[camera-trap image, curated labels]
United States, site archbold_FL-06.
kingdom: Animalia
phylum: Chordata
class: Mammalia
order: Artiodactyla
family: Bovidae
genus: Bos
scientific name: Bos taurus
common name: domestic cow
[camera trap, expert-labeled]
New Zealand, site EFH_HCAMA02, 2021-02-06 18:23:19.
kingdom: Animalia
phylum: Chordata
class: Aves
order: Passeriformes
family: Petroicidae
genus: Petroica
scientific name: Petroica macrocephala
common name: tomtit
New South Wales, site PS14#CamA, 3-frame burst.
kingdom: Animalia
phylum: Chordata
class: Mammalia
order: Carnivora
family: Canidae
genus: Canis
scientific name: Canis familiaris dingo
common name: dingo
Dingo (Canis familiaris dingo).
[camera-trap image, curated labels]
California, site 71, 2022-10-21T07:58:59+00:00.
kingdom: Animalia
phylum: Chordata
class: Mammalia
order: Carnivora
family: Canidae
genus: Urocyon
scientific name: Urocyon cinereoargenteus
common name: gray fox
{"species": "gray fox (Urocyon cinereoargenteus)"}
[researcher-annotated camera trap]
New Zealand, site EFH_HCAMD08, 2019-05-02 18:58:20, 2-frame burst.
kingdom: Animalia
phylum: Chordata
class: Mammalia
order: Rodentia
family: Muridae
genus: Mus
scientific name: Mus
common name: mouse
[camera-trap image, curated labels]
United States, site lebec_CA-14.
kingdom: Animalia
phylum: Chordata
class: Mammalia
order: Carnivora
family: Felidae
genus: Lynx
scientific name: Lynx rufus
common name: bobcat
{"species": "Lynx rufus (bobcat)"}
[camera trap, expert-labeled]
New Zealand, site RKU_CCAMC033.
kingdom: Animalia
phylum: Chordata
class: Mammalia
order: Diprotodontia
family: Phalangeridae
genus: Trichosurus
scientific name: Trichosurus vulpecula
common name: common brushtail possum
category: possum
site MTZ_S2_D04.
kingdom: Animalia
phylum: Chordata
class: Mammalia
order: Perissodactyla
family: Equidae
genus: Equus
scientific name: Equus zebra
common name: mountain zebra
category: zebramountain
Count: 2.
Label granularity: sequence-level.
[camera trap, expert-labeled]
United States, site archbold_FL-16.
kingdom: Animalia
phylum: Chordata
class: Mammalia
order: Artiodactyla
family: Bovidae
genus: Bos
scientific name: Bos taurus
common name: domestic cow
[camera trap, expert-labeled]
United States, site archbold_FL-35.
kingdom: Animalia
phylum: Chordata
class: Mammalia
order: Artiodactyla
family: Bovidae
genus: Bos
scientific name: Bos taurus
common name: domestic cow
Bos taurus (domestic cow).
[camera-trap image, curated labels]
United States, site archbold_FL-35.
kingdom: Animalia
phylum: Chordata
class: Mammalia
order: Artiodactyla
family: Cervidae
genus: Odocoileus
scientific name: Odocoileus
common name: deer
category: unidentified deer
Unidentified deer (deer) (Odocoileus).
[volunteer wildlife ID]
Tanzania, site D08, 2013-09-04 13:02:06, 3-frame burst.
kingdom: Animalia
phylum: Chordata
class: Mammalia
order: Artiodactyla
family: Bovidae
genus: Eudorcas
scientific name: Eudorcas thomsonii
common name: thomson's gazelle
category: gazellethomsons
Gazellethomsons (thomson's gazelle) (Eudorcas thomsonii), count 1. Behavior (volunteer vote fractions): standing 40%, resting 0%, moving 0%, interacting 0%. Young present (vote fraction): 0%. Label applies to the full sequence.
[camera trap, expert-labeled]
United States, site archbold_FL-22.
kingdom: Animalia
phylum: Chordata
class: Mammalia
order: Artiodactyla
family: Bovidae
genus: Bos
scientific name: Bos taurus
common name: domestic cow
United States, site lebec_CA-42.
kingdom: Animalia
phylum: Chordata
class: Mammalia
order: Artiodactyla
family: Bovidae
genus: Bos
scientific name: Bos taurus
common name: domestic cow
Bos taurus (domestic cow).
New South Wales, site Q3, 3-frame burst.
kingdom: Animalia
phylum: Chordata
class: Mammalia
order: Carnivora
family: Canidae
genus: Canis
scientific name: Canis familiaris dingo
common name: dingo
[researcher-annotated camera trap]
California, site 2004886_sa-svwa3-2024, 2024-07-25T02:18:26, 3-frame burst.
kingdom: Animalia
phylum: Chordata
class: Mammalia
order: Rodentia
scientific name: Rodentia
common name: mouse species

» **Task statement**: From the entries above, print the lines beginning at the one with "scientific name: Lynx rufus" and stopping after the one with "common name: mountain zebra", exactly as written and with nothing else.

» **Solved problem**:
scientific name: Lynx rufus
common name: bobcat
{"species": "Lynx rufus (bobcat)"}
[camera trap, expert-labeled]
New Zealand, site RKU_CCAMC033.
kingdom: Animalia
phylum: Chordata
class: Mammalia
order: Diprotodontia
family: Phalangeridae
genus: Trichosurus
scientific name: Trichosurus vulpecula
common name: common brushtail possum
category: possum
site MTZ_S2_D04.
kingdom: Animalia
phylum: Chordata
class: Mammalia
order: Perissodactyla
family: Equidae
genus: Equus
scientific name: Equus zebra
common name: mountain zebra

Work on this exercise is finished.